━━ RECORDS SHOWN ━━
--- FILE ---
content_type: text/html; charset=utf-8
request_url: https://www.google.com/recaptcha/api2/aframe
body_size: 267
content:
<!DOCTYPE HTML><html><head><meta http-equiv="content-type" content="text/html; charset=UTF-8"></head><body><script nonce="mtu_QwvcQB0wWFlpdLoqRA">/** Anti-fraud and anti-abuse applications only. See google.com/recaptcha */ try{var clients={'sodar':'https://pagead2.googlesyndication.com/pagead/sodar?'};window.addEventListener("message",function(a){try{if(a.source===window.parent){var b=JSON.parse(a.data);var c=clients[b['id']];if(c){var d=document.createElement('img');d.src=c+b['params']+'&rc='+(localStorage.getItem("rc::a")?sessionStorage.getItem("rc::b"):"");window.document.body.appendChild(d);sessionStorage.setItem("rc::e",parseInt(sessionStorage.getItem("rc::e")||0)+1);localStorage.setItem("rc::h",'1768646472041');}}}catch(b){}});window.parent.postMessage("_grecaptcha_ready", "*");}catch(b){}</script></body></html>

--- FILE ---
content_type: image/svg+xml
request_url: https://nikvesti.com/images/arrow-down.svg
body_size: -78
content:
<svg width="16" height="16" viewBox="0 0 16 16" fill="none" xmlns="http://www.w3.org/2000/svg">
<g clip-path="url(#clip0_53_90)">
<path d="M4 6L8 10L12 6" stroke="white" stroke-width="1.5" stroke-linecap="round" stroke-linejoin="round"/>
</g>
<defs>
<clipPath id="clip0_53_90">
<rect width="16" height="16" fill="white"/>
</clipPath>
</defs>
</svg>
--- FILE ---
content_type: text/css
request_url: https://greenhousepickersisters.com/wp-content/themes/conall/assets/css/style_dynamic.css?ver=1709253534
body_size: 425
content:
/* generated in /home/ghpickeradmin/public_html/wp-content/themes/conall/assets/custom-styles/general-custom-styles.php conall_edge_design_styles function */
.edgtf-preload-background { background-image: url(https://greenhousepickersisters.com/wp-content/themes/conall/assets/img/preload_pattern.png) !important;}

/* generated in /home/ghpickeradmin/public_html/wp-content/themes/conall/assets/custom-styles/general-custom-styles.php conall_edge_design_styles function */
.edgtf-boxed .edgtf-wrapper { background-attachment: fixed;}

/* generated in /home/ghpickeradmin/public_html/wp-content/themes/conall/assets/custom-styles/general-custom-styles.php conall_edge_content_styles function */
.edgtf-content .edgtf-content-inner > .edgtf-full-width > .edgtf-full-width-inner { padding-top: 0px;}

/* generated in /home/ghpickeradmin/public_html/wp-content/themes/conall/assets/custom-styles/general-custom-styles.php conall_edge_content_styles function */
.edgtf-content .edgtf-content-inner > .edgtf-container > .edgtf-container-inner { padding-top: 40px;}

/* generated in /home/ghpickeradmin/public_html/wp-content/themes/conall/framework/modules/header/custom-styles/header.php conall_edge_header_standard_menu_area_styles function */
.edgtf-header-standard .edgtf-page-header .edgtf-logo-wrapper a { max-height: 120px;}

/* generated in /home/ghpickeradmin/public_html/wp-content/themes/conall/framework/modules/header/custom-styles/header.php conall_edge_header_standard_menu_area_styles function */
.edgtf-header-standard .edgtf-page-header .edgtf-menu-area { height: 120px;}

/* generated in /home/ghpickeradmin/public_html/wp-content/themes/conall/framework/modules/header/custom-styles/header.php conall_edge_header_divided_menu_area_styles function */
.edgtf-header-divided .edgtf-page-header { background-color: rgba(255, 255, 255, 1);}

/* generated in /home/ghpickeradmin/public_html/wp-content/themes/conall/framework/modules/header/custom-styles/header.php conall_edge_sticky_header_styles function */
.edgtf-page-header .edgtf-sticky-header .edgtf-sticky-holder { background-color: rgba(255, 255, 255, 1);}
━━━
ABOUT THIS EXERCISE: Copy exactly the lines above, from the one containing "conall_edge_sticky_header_styles function */" through the very last line.

FINAL ANSWER:
/* generated in /home/ghpickeradmin/public_html/wp-content/themes/conall/framework/modules/header/custom-styles/header.php conall_edge_sticky_header_styles function */
.edgtf-page-header .edgtf-sticky-header .edgtf-sticky-holder { background-color: rgba(255, 255, 255, 1);}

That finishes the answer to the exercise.